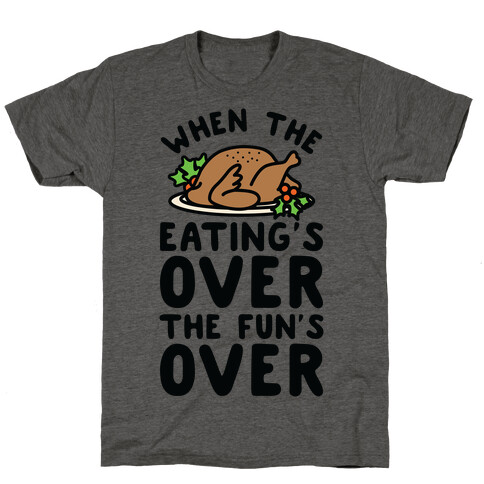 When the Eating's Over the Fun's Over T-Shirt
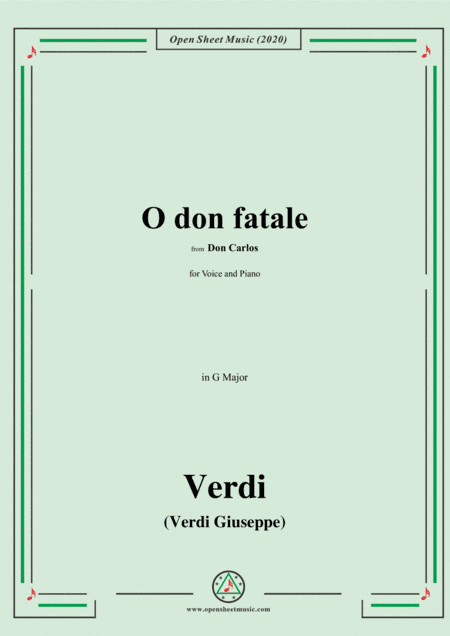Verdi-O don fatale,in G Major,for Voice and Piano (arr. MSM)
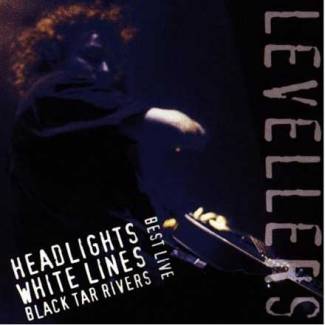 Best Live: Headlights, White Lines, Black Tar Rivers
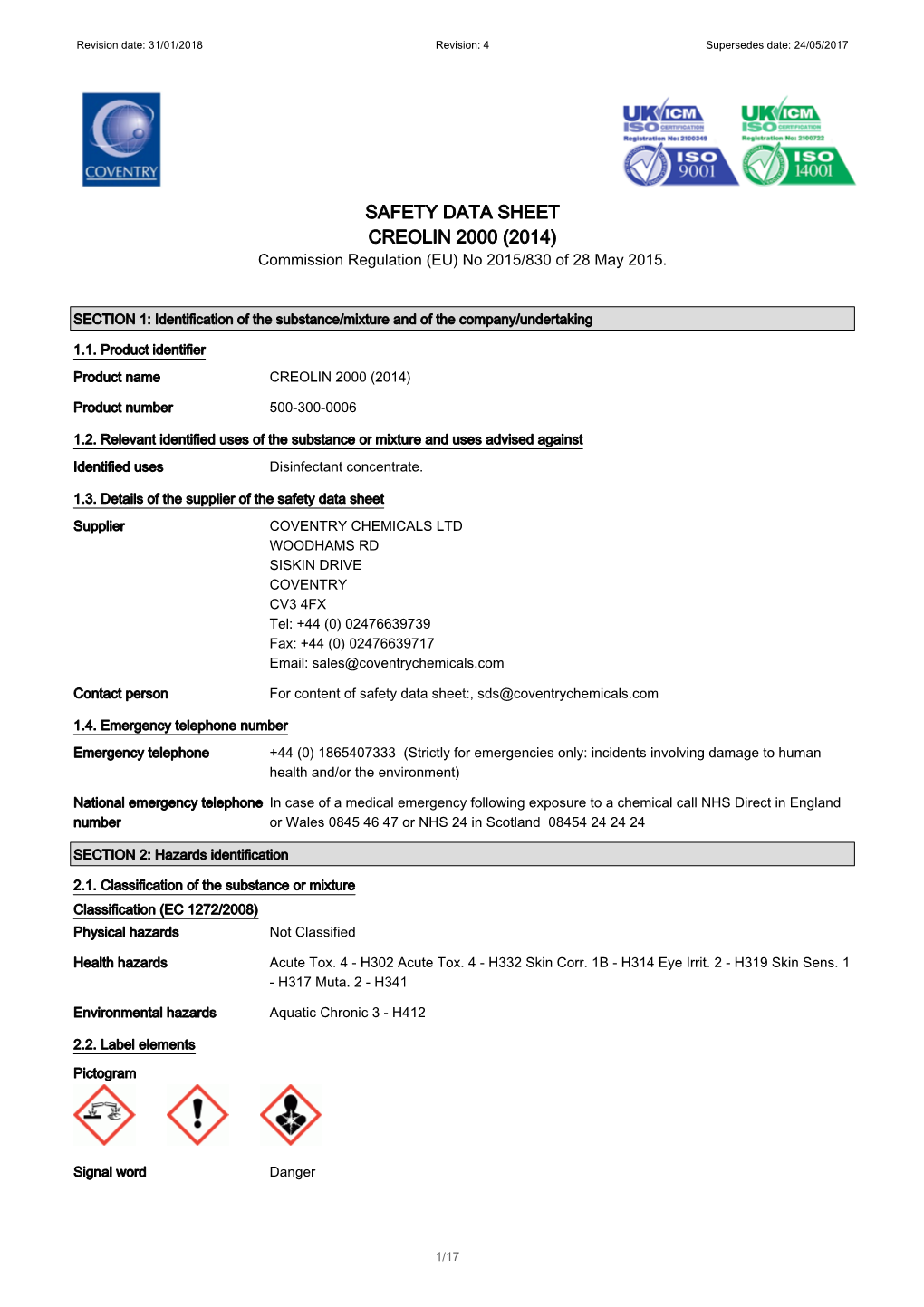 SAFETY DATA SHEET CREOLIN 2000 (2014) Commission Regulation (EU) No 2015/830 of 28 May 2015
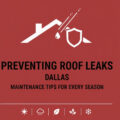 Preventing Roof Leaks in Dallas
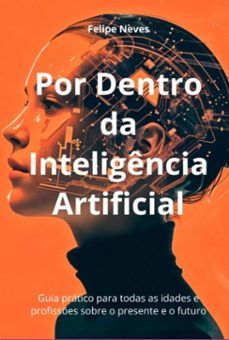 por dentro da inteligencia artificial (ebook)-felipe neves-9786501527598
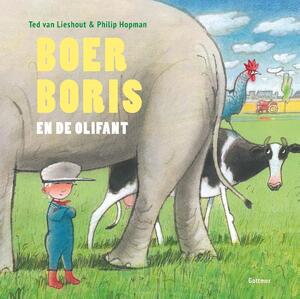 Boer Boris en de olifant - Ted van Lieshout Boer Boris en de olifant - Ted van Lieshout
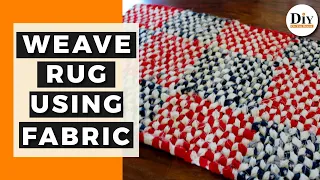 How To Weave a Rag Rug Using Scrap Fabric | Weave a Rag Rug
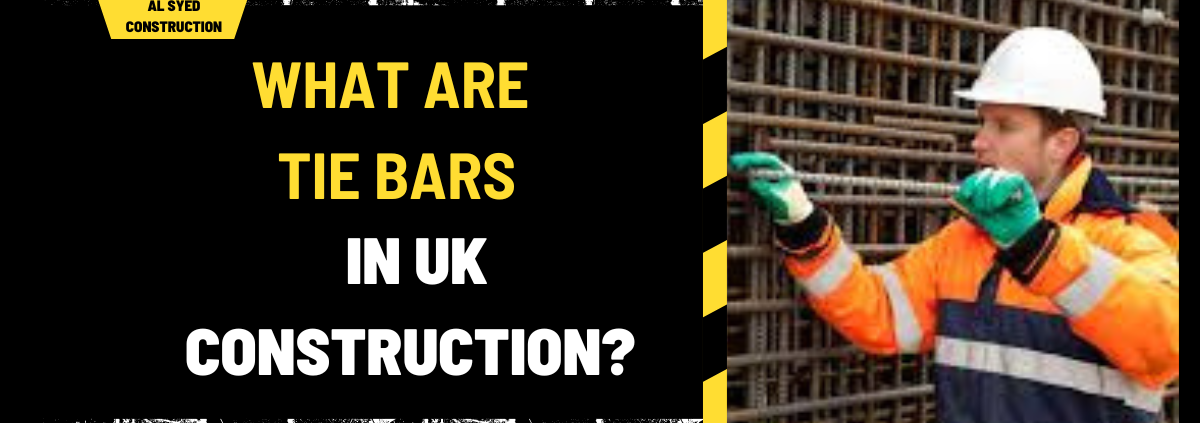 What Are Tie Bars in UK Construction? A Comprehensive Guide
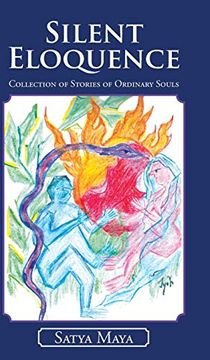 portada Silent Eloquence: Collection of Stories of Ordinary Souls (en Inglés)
== == ==
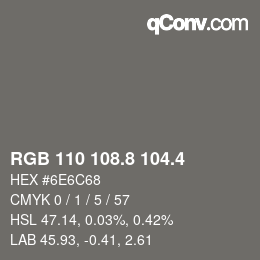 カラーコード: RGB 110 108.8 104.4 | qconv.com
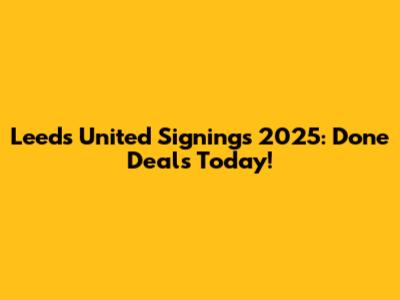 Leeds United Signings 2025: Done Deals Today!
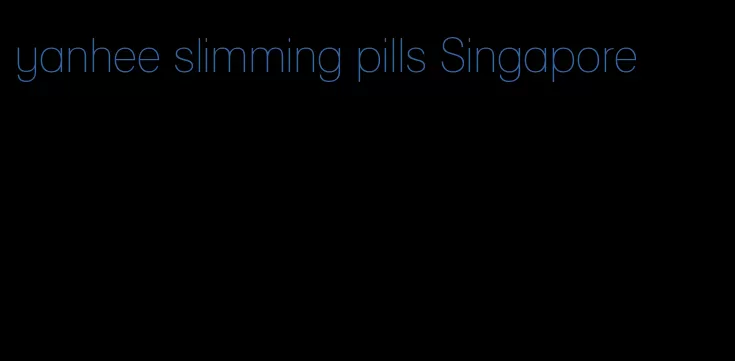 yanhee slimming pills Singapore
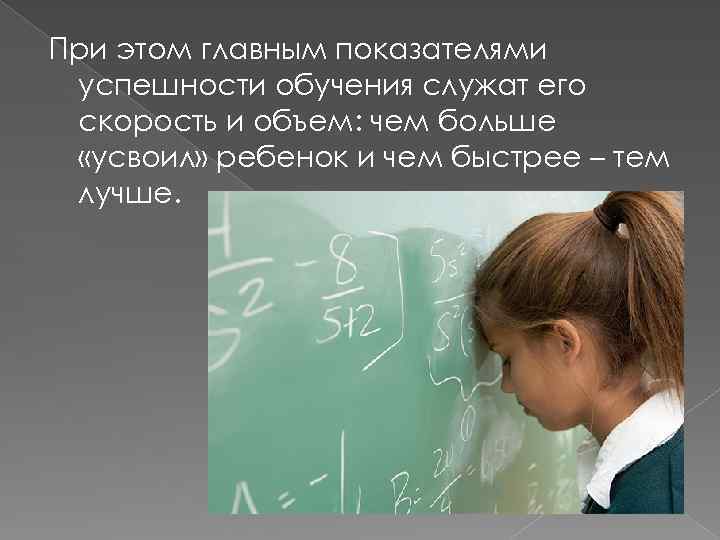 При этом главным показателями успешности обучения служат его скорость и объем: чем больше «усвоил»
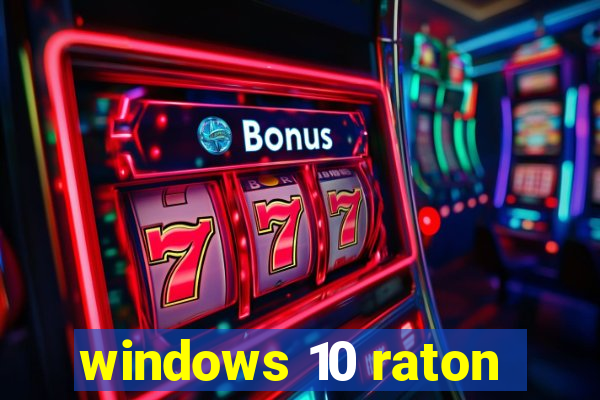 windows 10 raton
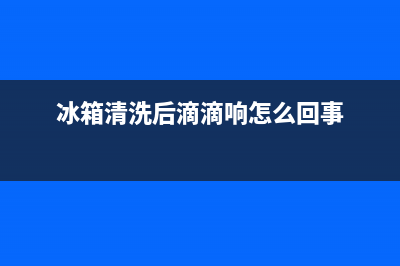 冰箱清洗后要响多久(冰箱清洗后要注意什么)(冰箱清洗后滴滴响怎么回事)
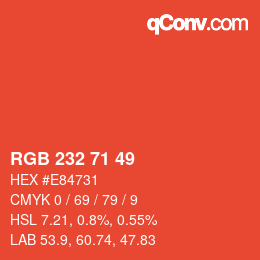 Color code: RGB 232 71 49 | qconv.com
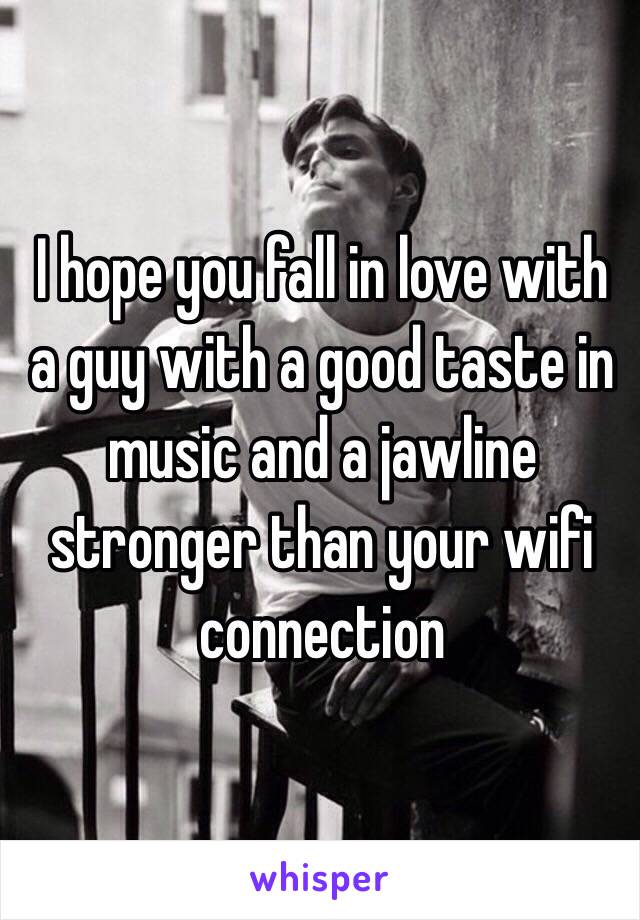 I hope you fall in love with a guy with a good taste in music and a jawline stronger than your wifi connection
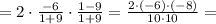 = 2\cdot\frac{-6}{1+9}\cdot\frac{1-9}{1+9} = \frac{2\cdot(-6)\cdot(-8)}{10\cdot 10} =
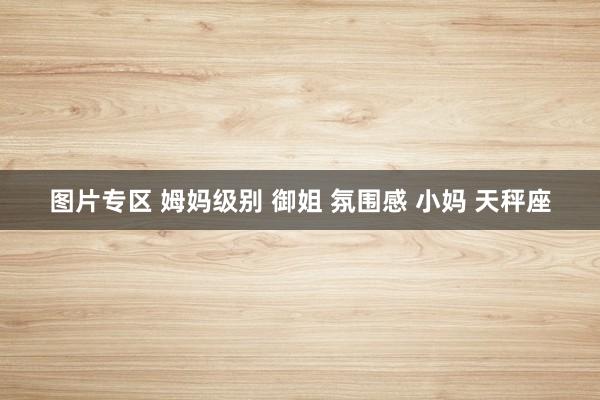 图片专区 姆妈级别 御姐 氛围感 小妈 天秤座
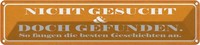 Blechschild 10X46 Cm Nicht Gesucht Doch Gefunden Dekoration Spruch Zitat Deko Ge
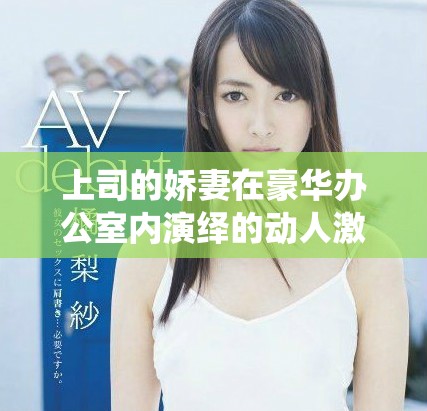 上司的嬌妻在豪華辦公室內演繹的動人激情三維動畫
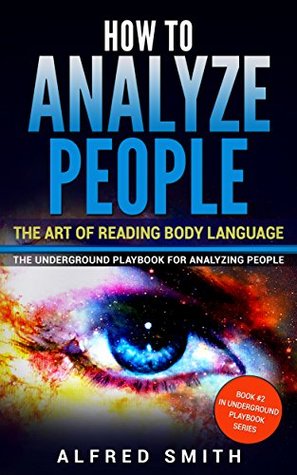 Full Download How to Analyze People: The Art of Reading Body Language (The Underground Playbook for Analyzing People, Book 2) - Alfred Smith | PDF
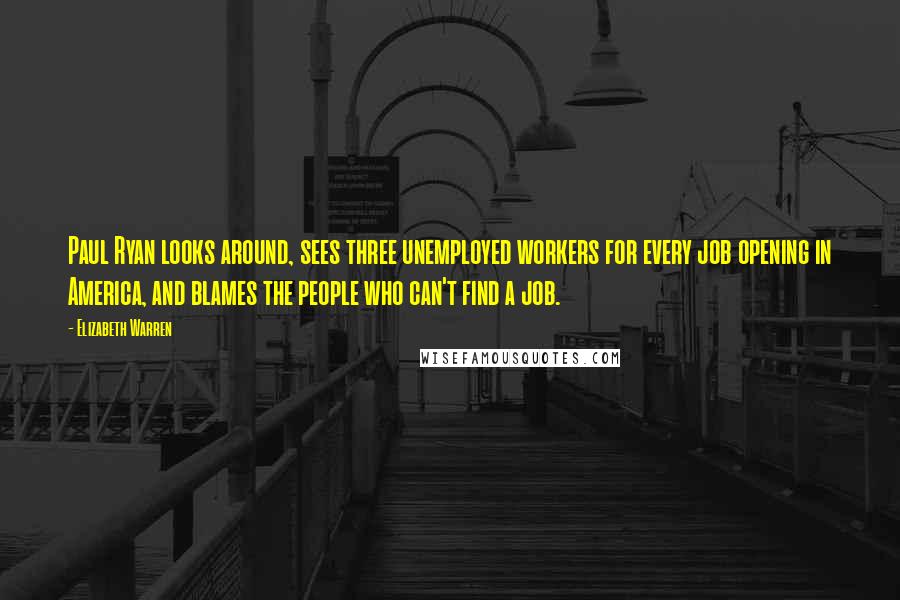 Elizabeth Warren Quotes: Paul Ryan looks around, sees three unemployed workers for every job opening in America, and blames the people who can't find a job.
== == ==
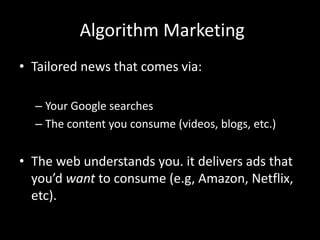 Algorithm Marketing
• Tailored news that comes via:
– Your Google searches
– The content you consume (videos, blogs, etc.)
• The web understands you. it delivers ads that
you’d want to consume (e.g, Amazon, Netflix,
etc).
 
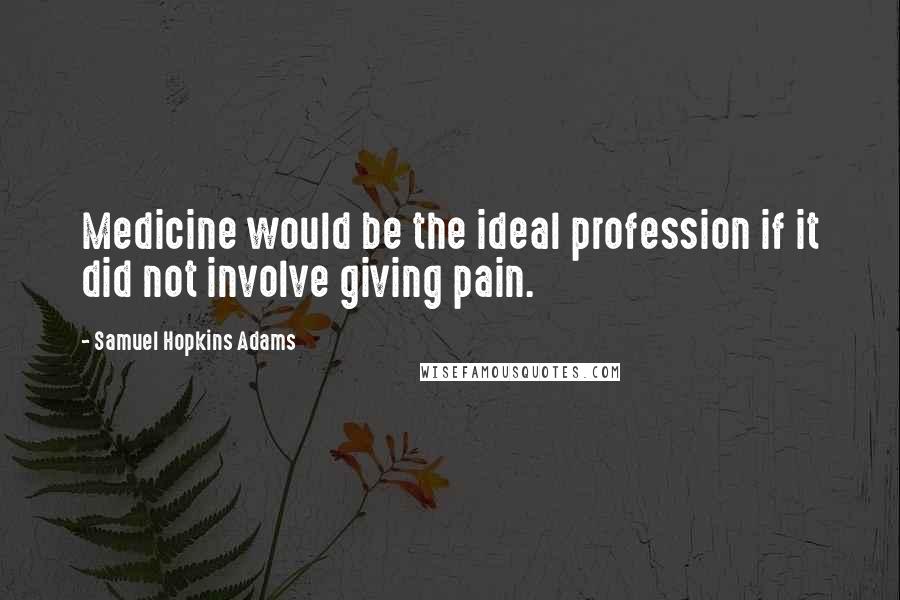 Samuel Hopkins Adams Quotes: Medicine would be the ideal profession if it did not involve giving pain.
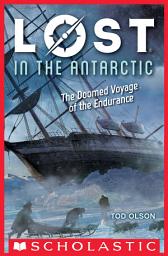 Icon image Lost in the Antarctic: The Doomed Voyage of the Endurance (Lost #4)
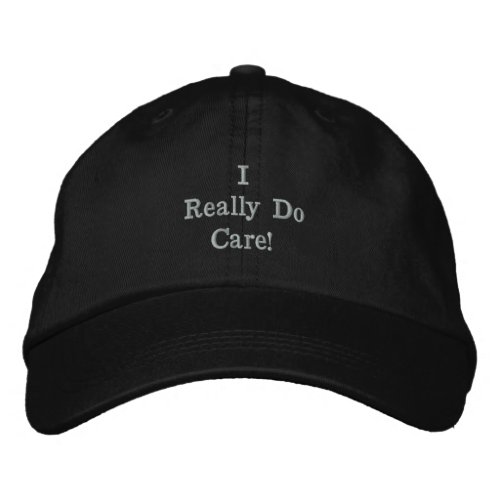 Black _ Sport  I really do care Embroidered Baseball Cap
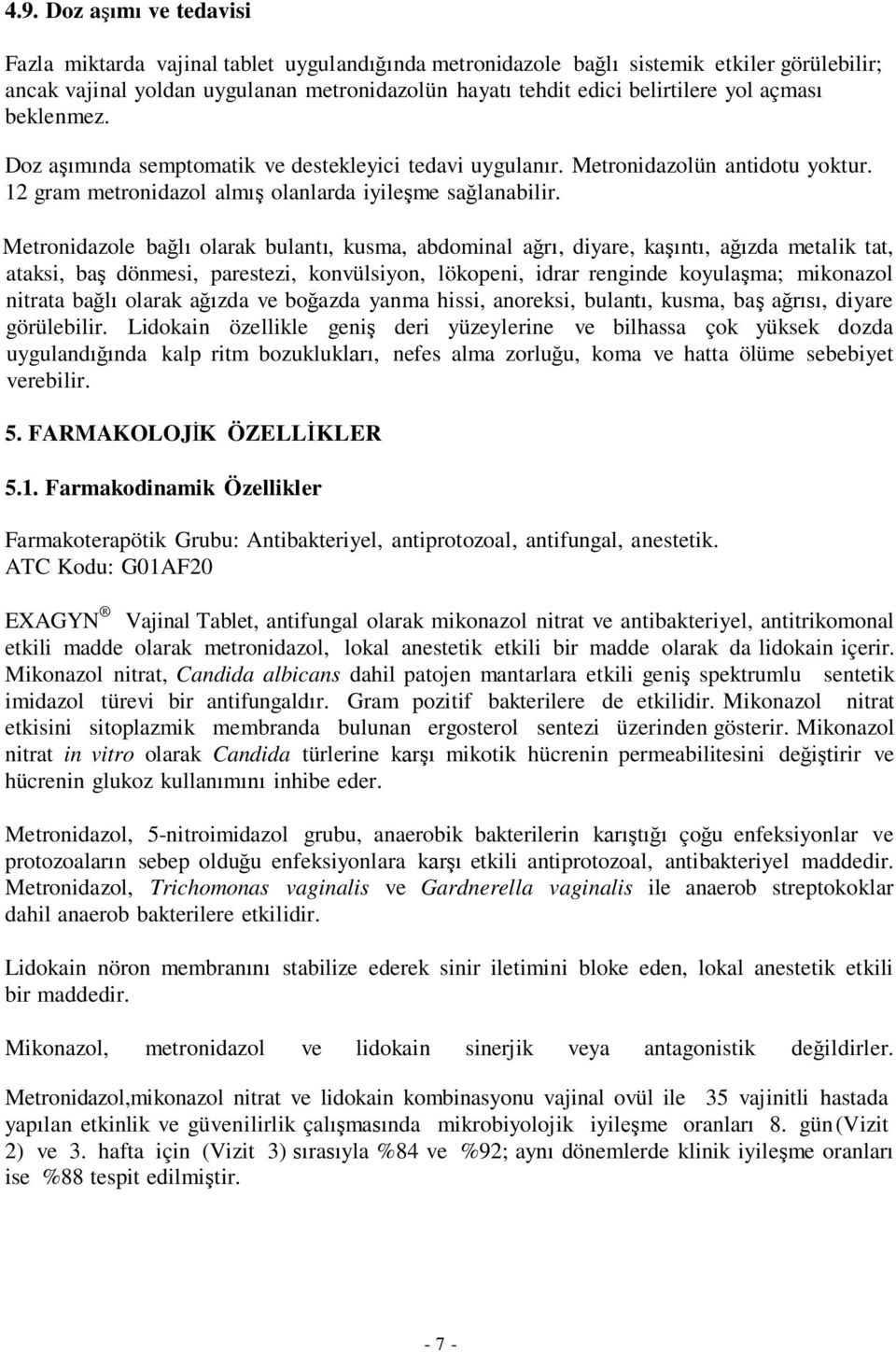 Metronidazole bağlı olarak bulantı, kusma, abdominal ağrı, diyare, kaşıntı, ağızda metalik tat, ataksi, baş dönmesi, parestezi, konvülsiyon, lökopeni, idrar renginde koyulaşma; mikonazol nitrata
== == ==
◆ Task instructions: Make a copy of each line in the records above that has the word "consume".

◆ Task answer:
– The content you consume (videos, blogs, etc.)
you’d want to consume (e.g, Amazon, Netflix,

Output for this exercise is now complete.